Luka: I would have loved to see Oberyn interacting with his daughters. If I took the reins of this adaptation, which, to be fair, is a tad beyond my abilities —
Petra: We’re nerds on the internet; imagining we’re writing the story is what we do.
Luka: I would have had one of the Snake Snakes, or an amalgamation of the three we met, to accompany Oberyn and Ellaria to King’s Landing, so we saw their relationship. That’s kind of why Ellaria had a larger role in the show, too; to set up the revenge plot. I know a lot of people missed her speech about the cycle of violence, but that really was her only relevant scene in the books. I don’t consider the changes made to her in the show character assassination because she wasn’t much of a character to begin with.
Petra: The Ellaria on the show was certainly more interesting. Now that she’s gone and her arc is complete I can say that she was probably one of the most dynamic characters on the show.

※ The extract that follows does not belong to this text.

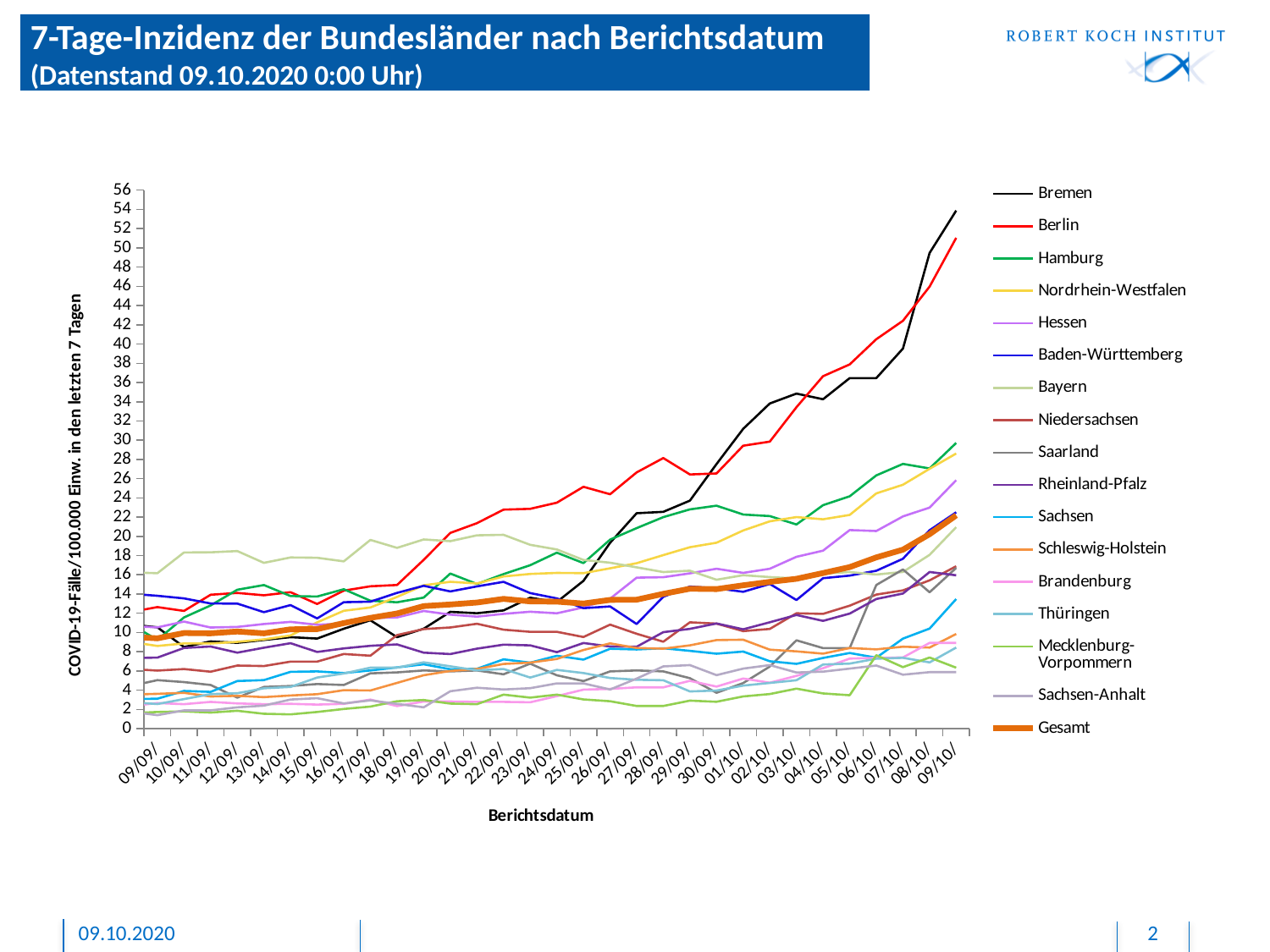
Is the value for Bayern on 09/09 greater or less than 14? greater What kind of chart is shown on the slide? line chart On 09/10, which is higher: Bremen or Hamburg? Bremen Does the Gesamt line rise or fall from 09/09 to 09/10? rises Is the value for Mecklenburg-Vorpommern on 09/09 greater or less than 4? less How many series does the legend list? 17 Which series has the highest value on 09/10? Bremen How many dates are shown along the x axis? 31 What is the label of the x axis? Berichtsdatum Is the value for Gesamt on 09/10 greater or less than 20? greater Which series is drawn with the thickest line? Gesamt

In season four, though she had some venom against the Lannisters, on the whole she was pretty laid back; she was a woman I’d like to go on vacation with.
Luka: She loses that when Oberyn dies.
Petra: She cuts her hair, which is an age-old symbol for “something horrible’s happened.”
Luka: It symbolizes a rite of passage, or a reaction to trauma, especially for women.
Petra: So now she’s full of hate. She kind of cooled off in season seven, when we see her with Yara and we had her death, which was simultaneously richly deserved but also tragic. You can’t not feel sorry for someone in that situation. We already discussed it in our dialogue for “The Queen’s Justice.” There’s always something compelling about a character who is determined to avenge a loved one and, in doing so, loses another person they love in the process. I don’t want to get schmaltzy but it’s sad to consider that if Ellaria had accepted Oberyn’s death then she and her daughter would still be alive and well in Dorne. In trying to avenge one person she loved, she lost everyone else.
Luka: And herself too, if not her life. Though she probably wishes she’d died.
Petra: In the end, Ellaria’s arc is this really poignant story about the cycle of revenge and how it never ends well for anyone. For loss of Lyanna, Elia died; for loss of Elia, Oberyn died; for loss of Oberyn, all the Martells and their Sands died — Doran, Trystane, Obara, Nymeria and Tyene, — except for Ellaria, whose fate at Cersei’s hand was arguably even worse. The Dornish storyline turned out to have thematic value after all.